Segment Start: Exercise inputs

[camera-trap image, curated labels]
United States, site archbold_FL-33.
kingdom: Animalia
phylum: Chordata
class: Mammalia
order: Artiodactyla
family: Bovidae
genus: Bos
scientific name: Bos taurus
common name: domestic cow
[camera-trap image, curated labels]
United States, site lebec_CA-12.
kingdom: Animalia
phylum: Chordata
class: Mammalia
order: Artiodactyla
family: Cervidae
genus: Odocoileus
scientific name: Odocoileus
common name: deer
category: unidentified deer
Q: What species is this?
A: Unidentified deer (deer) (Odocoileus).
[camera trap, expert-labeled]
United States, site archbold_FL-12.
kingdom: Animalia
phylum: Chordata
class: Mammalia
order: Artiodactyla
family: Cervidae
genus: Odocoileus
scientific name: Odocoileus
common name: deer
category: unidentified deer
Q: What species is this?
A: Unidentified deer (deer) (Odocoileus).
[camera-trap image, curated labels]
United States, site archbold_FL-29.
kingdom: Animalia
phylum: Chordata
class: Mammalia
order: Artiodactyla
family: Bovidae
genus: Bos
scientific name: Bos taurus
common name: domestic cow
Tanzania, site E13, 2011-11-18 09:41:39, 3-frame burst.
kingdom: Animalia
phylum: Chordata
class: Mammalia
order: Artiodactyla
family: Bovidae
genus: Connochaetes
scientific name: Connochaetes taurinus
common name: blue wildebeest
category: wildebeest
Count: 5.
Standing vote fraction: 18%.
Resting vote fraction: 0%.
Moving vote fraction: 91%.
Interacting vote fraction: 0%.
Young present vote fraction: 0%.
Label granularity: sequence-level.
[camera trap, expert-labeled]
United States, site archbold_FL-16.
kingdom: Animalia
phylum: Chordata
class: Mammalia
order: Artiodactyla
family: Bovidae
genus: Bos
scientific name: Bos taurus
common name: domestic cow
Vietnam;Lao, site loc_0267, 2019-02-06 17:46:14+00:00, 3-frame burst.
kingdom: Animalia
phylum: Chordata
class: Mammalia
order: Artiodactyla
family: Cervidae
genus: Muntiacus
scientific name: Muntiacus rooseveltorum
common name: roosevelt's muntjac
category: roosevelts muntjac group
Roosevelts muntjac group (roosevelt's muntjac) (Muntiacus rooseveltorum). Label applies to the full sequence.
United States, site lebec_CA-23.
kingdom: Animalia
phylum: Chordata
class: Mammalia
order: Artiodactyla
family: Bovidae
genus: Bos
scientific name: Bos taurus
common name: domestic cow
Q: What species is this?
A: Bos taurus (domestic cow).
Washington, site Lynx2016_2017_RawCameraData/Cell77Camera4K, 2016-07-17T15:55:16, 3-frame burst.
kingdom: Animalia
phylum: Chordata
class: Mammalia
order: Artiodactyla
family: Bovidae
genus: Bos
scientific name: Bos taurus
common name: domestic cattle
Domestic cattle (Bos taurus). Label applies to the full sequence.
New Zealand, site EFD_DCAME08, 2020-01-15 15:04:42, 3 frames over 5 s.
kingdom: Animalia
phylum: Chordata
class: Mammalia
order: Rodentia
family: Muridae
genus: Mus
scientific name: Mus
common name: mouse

Segment End: Exercise inputs

Try it: Repeat the listing above without any change.

Answer to this problem:
[camera-trap image, curated labels]
United States, site archbold_FL-33.
kingdom: Animalia
phylum: Chordata
class: Mammalia
order: Artiodactyla
family: Bovidae
genus: Bos
scientific name: Bos taurus
common name: domestic cow
[camera-trap image, curated labels]
United States, site lebec_CA-12.
kingdom: Animalia
phylum: Chordata
class: Mammalia
order: Artiodactyla
family: Cervidae
genus: Odocoileus
scientific name: Odocoileus
common name: deer
category: unidentified deer
Q: What species is this?
A: Unidentified deer (deer) (Odocoileus).
[camera trap, expert-labeled]
United States, site archbold_FL-12.
kingdom: Animalia
phylum: Chordata
class: Mammalia
order: Artiodactyla
family: Cervidae
genus: Odocoileus
scientific name: Odocoileus
common name: deer
category: unidentified deer
Q: What species is this?
A: Unidentified deer (deer) (Odocoileus).
[camera-trap image, curated labels]
United States, site archbold_FL-29.
kingdom: Animalia
phylum: Chordata
class: Mammalia
order: Artiodactyla
family: Bovidae
genus: Bos
scientific name: Bos taurus
common name: domestic cow
Tanzania, site E13, 2011-11-18 09:41:39, 3-frame burst.
kingdom: Animalia
phylum: Chordata
class: Mammalia
order: Artiodactyla
family: Bovidae
genus: Connochaetes
scientific name: Connochaetes taurinus
common name: blue wildebeest
category: wildebeest
Count: 5.
Standing vote fraction: 18%.
Resting vote fraction: 0%.
Moving vote fraction: 91%.
Interacting vote fraction: 0%.
Young present vote fraction: 0%.
Label granularity: sequence-level.
[camera trap, expert-labeled]
United States, site archbold_FL-16.
kingdom: Animalia
phylum: Chordata
class: Mammalia
order: Artiodactyla
family: Bovidae
genus: Bos
scientific name: Bos taurus
common name: domestic cow
Vietnam;Lao, site loc_0267, 2019-02-06 17:46:14+00:00, 3-frame burst.
kingdom: Animalia
phylum: Chordata
class: Mammalia
order: Artiodactyla
family: Cervidae
genus: Muntiacus
scientific name: Muntiacus rooseveltorum
common name: roosevelt's muntjac
category: roosevelts muntjac group
Roosevelts muntjac group (roosevelt's muntjac) (Muntiacus rooseveltorum). Label applies to the full sequence.
United States, site lebec_CA-23.
kingdom: Animalia
phylum: Chordata
class: Mammalia
order: Artiodactyla
family: Bovidae
genus: Bos
scientific name: Bos taurus
common name: domestic cow
Q: What species is this?
A: Bos taurus (domestic cow).
Washington, site Lynx2016_2017_RawCameraData/Cell77Camera4K, 2016-07-17T15:55:16, 3-frame burst.
kingdom: Animalia
phylum: Chordata
class: Mammalia
order: Artiodactyla
family: Bovidae
genus: Bos
scientific name: Bos taurus
common name: domestic cattle
Domestic cattle (Bos taurus). Label applies to the full sequence.
New Zealand, site EFD_DCAME08, 2020-01-15 15:04:42, 3 frames over 5 s.
kingdom: Animalia
phylum: Chordata
class: Mammalia
order: Rodentia
family: Muridae
genus: Mus
scientific name: Mus
common name: mouse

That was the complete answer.